6 Responses to “WRITERS LIFEGUARD: No Reply is the New “No Thanks””

  1. Tom Bentley
    July 23rd, 2010 @ 6:18 PM

    Jules, I have often lamented to my sweetheart (after several months of not hearing back from editors on queries) the exact same notions you propose here: how hard is it to craft a three-sentence “Thanks, but not for us” note in response to a pitch? Indeed, it can even be an autoresponder, easily set up.

    It’s true that publishing has taken many hits of late, layoffs have strangled staffs and survivors are stressed, but still, that’s not too much to ask. It has gotten so that it’s a minor miracle of sorts to get a personal reply; it’s almost like a prize.

    Thanks for a nice piece.

  2. MB
    July 23rd, 2010 @ 10:47 PM

    Enjoyed this piece, thank you! I think not only for writers but in general it is true to say that “no reply is the new no thanks.” Just ask anyone who’s held a party recently what percentage of RSVPs they got (it’s not always a “no thanks,” sometimes many more show up than RSVP’d). It’s great that e-mail has made it much easier to communicate with all kinds of people, but now overflowing in-boxes seem to have led people to shut off, even if (as you say) a quick canned response takes no more than 30 seconds. And so we wait by our in-boxes, hoping in vain for an acknowledgment.

Action item: Please copy out the blog comments above word for word, in full.

Material provided:
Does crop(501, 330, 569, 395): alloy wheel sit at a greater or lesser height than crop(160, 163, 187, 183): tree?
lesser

==

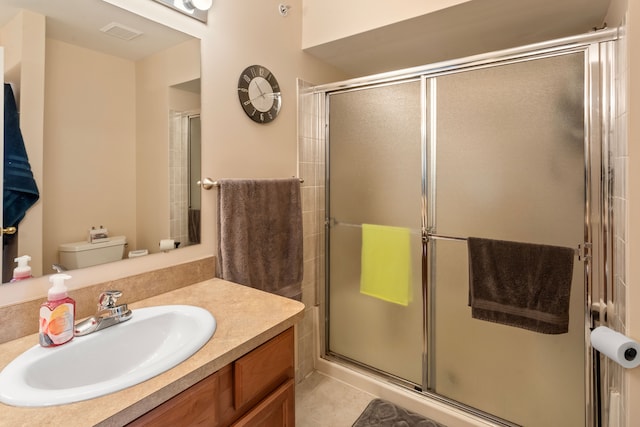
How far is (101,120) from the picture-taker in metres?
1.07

Response to this task:
6 Responses to “WRITERS LIFEGUARD: No Reply is the New “No Thanks””

  1. Tom Bentley
    July 23rd, 2010 @ 6:18 PM

    Jules, I have often lamented to my sweetheart (after several months of not hearing back from editors on queries) the exact same notions you propose here: how hard is it to craft a three-sentence “Thanks, but not for us” note in response to a pitch? Indeed, it can even be an autoresponder, easily set up.

    It’s true that publishing has taken many hits of late, layoffs have strangled staffs and survivors are stressed, but still, that’s not too much to ask. It has gotten so that it’s a minor miracle of sorts to get a personal reply; it’s almost like a prize.

    Thanks for a nice piece.

  2. MB
    July 23rd, 2010 @ 10:47 PM

    Enjoyed this piece, thank you! I think not only for writers but in general it is true to say that “no reply is the new no thanks.” Just ask anyone who’s held a party recently what percentage of RSVPs they got (it’s not always a “no thanks,” sometimes many more show up than RSVP’d). It’s great that e-mail has made it much easier to communicate with all kinds of people, but now overflowing in-boxes seem to have led people to shut off, even if (as you say) a quick canned response takes no more than 30 seconds. And so we wait by our in-boxes, hoping in vain for an acknowledgment.